### What is asked
1. In the SMART monitoring excerpt, what does SMART monitoring typically stand for?
2. Retype the SMART monitoring excerpt from "6.2.1 An Expanded" up to and including "scales and parameters.".

### Source
>> Begin

Addressing these challenges was the main objective of the SMART monitoring efforts within the Digital Earth project. The involved research centres started, iterated and further developed the idea of a SMART monitoring concept, that finally integrates four conceptual groups of tools, each tackling one of the above stated challenges.

6.2 SMART Monitoring Concept

6.2.1 An Expanded SMART Monitoring Concept

SMART monitoring typically refers to “Self-Monitoring, Analysis, and Reporting Technology” which implies that sensors utilizes e.g. artificial intelligence and big data analysis capabilities to provide an automated data acquisition, simultaneous processing, standardized storage and retrieval of multiple data (Ullo & Sinha 2020; Zhang et al. 2015; Spencer et al. 2004; Thakur et al. 2019; Alharbi & Soh 2019, Lombard et al., 2019). We would like to expand the meaning of SMART monitoring in such a way that measured environmental parameters and their values need to be:

  • Specific/Scalable—Specific relates to accurate and precise and means also that something is clearly defined or identified. Scalable refers to a hierarchical monitoring approach combining multiple sensors measuring across scales and parameters.

  • Measurable/Modular—Measurable values imply that quantitative information can be measured. Modular refers to a portfolio of different independent methods available to measure a specific parameter to eliminate specific methods’ disadvantages/shortcomings.

  • Accepted/Adaptive—Accepted values are internationally defined in UNESCO standards for the target parameters. Adaptive refers to an easy application to new research questions and the combination of various sensors in a network.

  • Relevant/Robust—Relevant values are commonly accepted as representative of a specific measurement. Robust refers to self-repair calibration mechanisms in operation in case of sensor failure and profound knowledge of the accuracy and precision of the sensor data.

>> End

### Raw data
>> Begin

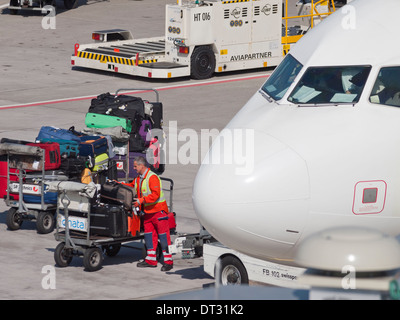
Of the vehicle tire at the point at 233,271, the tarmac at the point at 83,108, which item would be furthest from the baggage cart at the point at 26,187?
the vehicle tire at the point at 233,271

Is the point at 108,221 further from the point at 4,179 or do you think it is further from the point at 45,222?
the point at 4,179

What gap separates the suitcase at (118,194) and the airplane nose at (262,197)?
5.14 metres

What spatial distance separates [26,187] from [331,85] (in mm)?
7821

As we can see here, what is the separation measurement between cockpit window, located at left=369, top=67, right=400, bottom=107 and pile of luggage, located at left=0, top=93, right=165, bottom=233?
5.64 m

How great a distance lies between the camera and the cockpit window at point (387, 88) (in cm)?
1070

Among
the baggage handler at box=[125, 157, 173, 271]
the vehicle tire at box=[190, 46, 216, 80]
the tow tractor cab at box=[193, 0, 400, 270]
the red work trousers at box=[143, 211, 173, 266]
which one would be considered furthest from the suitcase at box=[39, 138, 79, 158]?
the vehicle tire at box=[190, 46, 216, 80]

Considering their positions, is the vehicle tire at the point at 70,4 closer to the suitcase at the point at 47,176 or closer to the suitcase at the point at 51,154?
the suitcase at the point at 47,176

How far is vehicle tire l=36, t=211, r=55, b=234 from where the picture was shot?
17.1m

>> End

### The answers
1. Self-Monitoring, Analysis, and Reporting Technology

2.
6.2.1 An Expanded SMART Monitoring Concept

SMART monitoring typically refers to “Self-Monitoring, Analysis, and Reporting Technology” which implies that sensors utilizes e.g. artificial intelligence and big data analysis capabilities to provide an automated data acquisition, simultaneous processing, standardized storage and retrieval of multiple data (Ullo & Sinha 2020; Zhang et al. 2015; Spencer et al. 2004; Thakur et al. 2019; Alharbi & Soh 2019, Lombard et al., 2019). We would like to expand the meaning of SMART monitoring in such a way that measured environmental parameters and their values need to be:

  • Specific/Scalable—Specific relates to accurate and precise and means also that something is clearly defined or identified. Scalable refers to a hierarchical monitoring approach combining multiple sensors measuring across scales and parameters.